White Noise was published in 1985 to great critical acclaim; it won the National Book Award and, more importantly, opened up DeLillo's oeuvre to new readers. More than anything, it established DeLillo alongside Thomas Pynchon as one of the most important contemporary writers and a must-have on collegiate syllabi.
DeLillo claims his main inspiration for Jack Gladney's obsessive fear of death was Ernest Becker's 1974 Pulitzer Prize-winning nonfiction work, The Denial of Death, in which Becker argues that man's attempt to deny the fact of his own death is his major impulse. While this idea could hold water in any period, DeLillo makes it all the more relevant by examining the "white noise" of modern death that lends the novel its title, the reminders of our death that lurk beneath our technological society.
More specifically, DeLillo explores the notion of simulacra (something that resembles something else or, in other words, simulations) in American society. In 1983, French philosopher Jean Baudrillard wrote Simulations. In it, he maintains that the postmodern world privileges simulacra over reality; we believe our secondary, simulated reality is more real than first-degree reality. His classic example is that Disneyland, a fantasy world, seems more real to us than the real world. DeLillo utilizes this idea throughout White Noise, focusing on a nation reared on the simulated reality of the media which even had a former actor (Ronald Reagan) as President at the time.
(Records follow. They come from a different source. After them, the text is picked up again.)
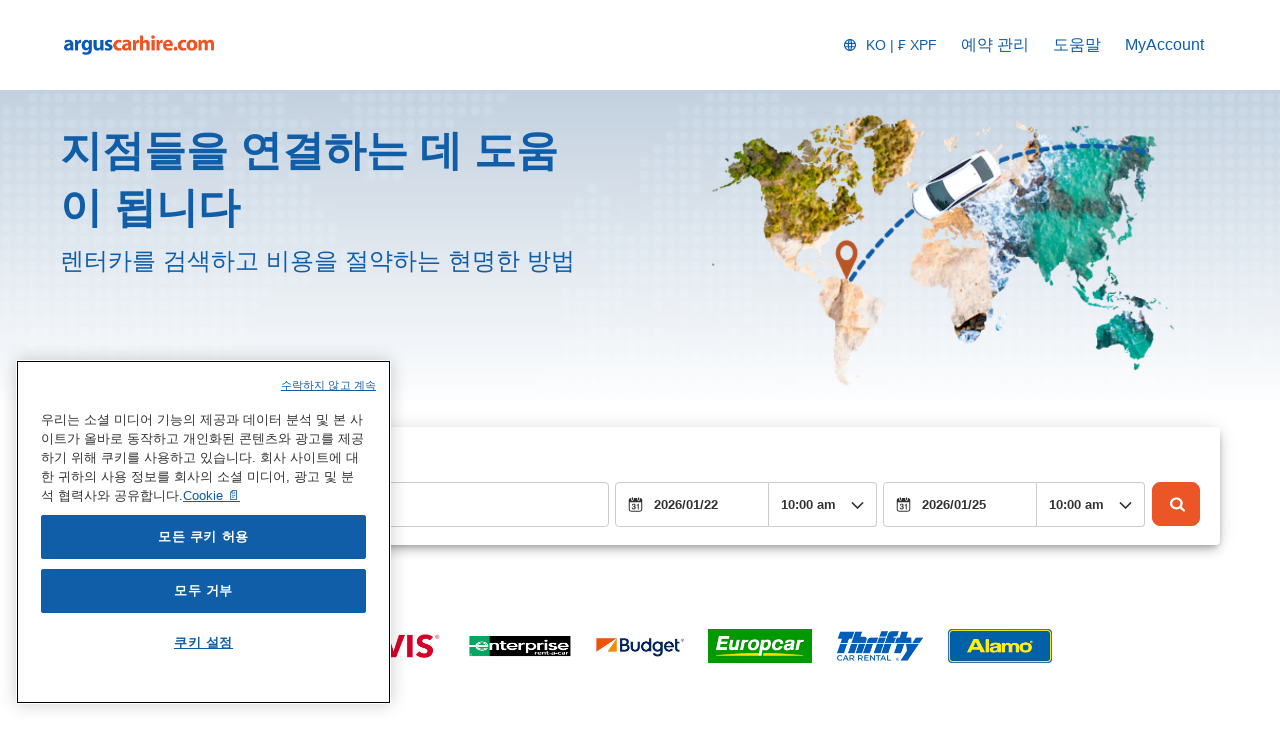

--- FILE ---
content_type: application/xml
request_url: https://specialoffers.cartrawler.com/feeds/424084_arguscarhire_microsite_koxpf.xml
body_size: 1112
content:
<?xml version="1.0" encoding="UTF-8"?>
<CT_SpecialOffersRS xmlns="http://www.cartrawler.com/" xmlns:xsi="http://www.w3.org/2001/XMLSchema-instance" xsi:schemaLocation="http://www.cartrawler.com/" Version="1.000" Target="Production" PrimaryLangID="KO"><Campaign Code="arguscarhire_microsite"><Disclaimer>*일일 요금은 14일 임대 기준입니다. 잔여 수량에 따라 이용이 불가능할 수도 있습니다.</Disclaimer><Query><ClientId>424084</ClientId><PickupDateTime>2025-12-17T10:00:00</PickupDateTime><ReturnDateTime>2025-12-24T10:00:00</ReturnDateTime><Residency>IE</Residency><DriversAge>30</DriversAge></Query><Specials Currency="XPF"><Offer CountryID="IT" LocationCode="136" LocationName="Rome" AirportCode="CIA" Amount="1137"><![CDATA[?clientId=424084&pickupLocationId=136&returnLocationId=136&currency=XPF&countryId=IT&ln=KO&carGroup=0&pickupHour=10&pickupMinute=0&returnHour=10&returnMinute=0&residencyId=IE&age=30&pickupMonth=11&pickupYear=2025&pickupDate=17&returnMonth=11&returnYear=2025&returnDate=24&residence=아일랜드&residency=아일랜드&tp=CT_SPECIAL_OFFER_FEED]]><Category Size="1" Name="Mini" Amount="1137"/><Category Size="3" Name="Economy" Amount="1362"/><Category Size="35" Name="Compact elite" Amount="2944"/><Category Size="4" Name="Compact" Amount="1629"/><Category Size="36" Name="Intermediate elite" Amount="6410"/><Category Size="6" Name="Intermediate" Amount="2621"/><Category Size="7" Name="Standard" Amount="4162"/><Category Size="8" Name="Fullsize" Amount="7867"/><Category Size="9" Name="Luxury" Amount="5331"/><Category Size="10" Name="Premium" Amount="5115"/><Category Size="44" Amount="2320"/><Category Size="46" Amount="12054"/><Category Size="47" Amount="5668"/><Category Size="48" Amount="2004"/></Offer><Offer CountryID="ES" LocationCode="530" LocationName="Madrid" AirportCode="MAD" Amount="916"><![CDATA[?clientId=424084&pickupLocationId=530&returnLocationId=530&currency=XPF&countryId=ES&ln=KO&carGroup=0&pickupHour=10&pickupMinute=0&returnHour=10&returnMinute=0&residencyId=IE&age=30&pickupMonth=11&pickupYear=2025&pickupDate=17&returnMonth=11&returnYear=2025&returnDate=24&residence=아일랜드&residency=아일랜드&tp=CT_SPECIAL_OFFER_FEED]]><Category Size="1" Name="Mini" Amount="916"/><Category Size="34" Name="Economy elite" Amount="3421"/><Category Size="3" Name="Economy" Amount="1166"/><Category Size="35" Name="Compact elite" Amount="2064"/><Category Size="4" Name="Compact" Amount="1365"/><Category Size="36" Name="Intermediate elite" Amount="3392"/><Category Size="37" Name="Standard elite" Amount="5454"/><Category Size="6" Name="Intermediate" Amount="1641"/><Category Size="7" Name="Standard" Amount="2353"/><Category Size="8" Name="Fullsize" Amount="2871"/><Category Size="9" Name="Luxury" Amount="3400"/><Category Size="10" Name="Premium" Amount="4896"/><Category Size="43" Amount="2717"/><Category Size="11" Name="Minivan" Amount="4238"/><Category Size="44" Amount="2696"/><Category Size="45" Amount="2710"/><Category Size="46" Amount="2954"/><Category Size="47" Amount="3594"/><Category Size="48" Amount="1547"/></Offer><Offer CountryID="GB" LocationCode="4513" LocationName="London" AirportCode="LHR" Amount="1243"><![CDATA[?clientId=424084&pickupLocationId=4513&returnLocationId=4513&currency=XPF&countryId=GB&ln=KO&carGroup=0&pickupHour=10&pickupMinute=0&returnHour=10&returnMinute=0&residencyId=IE&age=30&pickupMonth=11&pickupYear=2025&pickupDate=17&returnMonth=11&returnYear=2025&returnDate=24&residence=아일랜드&residency=아일랜드&tp=CT_SPECIAL_OFFER_FEED]]><Category Size="1" Name="Mini" Amount="1243"/><Category Size="3" Name="Economy" Amount="1524"/><Category Size="35" Name="Compact elite" Amount="4027"/><Category Size="4" Name="Compact" Amount="1605"/><Category Size="36" Name="Intermediate elite" Amount="2039"/><Category Size="37" Name="Standard elite" Amount="18263"/><Category Size="6" Name="Intermediate" Amount="2262"/><Category Size="7" Name="Standard" Amount="2554"/><Category Size="40" Name="Luxury elite" Amount="14985"/><Category Size="8" Name="Fullsize" Amount="7544"/><Category Size="9" Name="Luxury" Amount="10582"/><Category Size="10" Name="Premium" Amount="3188"/><Category Size="44" Amount="2279"/><Category Size="45" Amount="9236"/><Category Size="46" Amount="4127"/><Category Size="15" Name="Cargo van" Amount="1624"/><Category Size="47" Amount="6238"/><Category Size="48" Amount="2149"/></Offer><Offer CountryID="FR" LocationCode="153569" LocationName="Paris" AirportCode="CDG" Amount="3226"><![CDATA[?clientId=424084&pickupLocationId=153569&returnLocationId=153569&currency=XPF&countryId=FR&ln=KO&carGroup=0&pickupHour=10&pickupMinute=0&returnHour=10&returnMinute=0&residencyId=IE&age=30&pickupMonth=11&pickupYear=2025&pickupDate=17&returnMonth=11&returnYear=2025&returnDate=24&residence=아일랜드&residency=아일랜드&tp=CT_SPECIAL_OFFER_FEED]]><Category Size="1" Name="Mini" Amount="3226"/><Category Size="3" Name="Economy" Amount="3525"/><Category Size="35" Name="Compact elite" Amount="5972"/><Category Size="4" Name="Compact" Amount="3573"/><Category Size="36" Name="Intermediate elite" Amount="8786"/><Category Size="6" Name="Intermediate" Amount="7780"/><Category Size="7" Name="Standard" Amount="6792"/><Category Size="8" Name="Fullsize" Amount="10456"/><Category Size="9" Name="Luxury" Amount="6698"/><Category Size="43" Amount="9193"/><Category Size="44" Amount="8588"/><Category Size="46" Amount="14906"/><Category Size="47" Amount="12252"/><Category Size="48" Amount="5921"/></Offer></Specials></Campaign></CT_SpecialOffersRS>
DeLillo says the idea for White Noise came to him while he watched television news, and realized that toxic spills were becoming such a daily occurrence that no one the news cared about them -- only those affected by the spills cared. We can see this idea play out in the airborne toxic event in White Noise, when people are upset that the media pays their crisis little attention, but it emerges in subtler ways when DeLillo examines the consumerist, technological atmospheres of death we create for ourselves -- from our living rooms to our cars to our supermarkets.
DeLillo also takes a look at several more typically postmodern ideas -- ambiguity of identity, waste, racial heterogeneity, the family -- and gives them his astute, humorous spin. Though most readers find his view of American society harsh and pessimistic, others see the ending of White Noise -- with its bonding through consumerism in the face of death -- as subversively uplifting.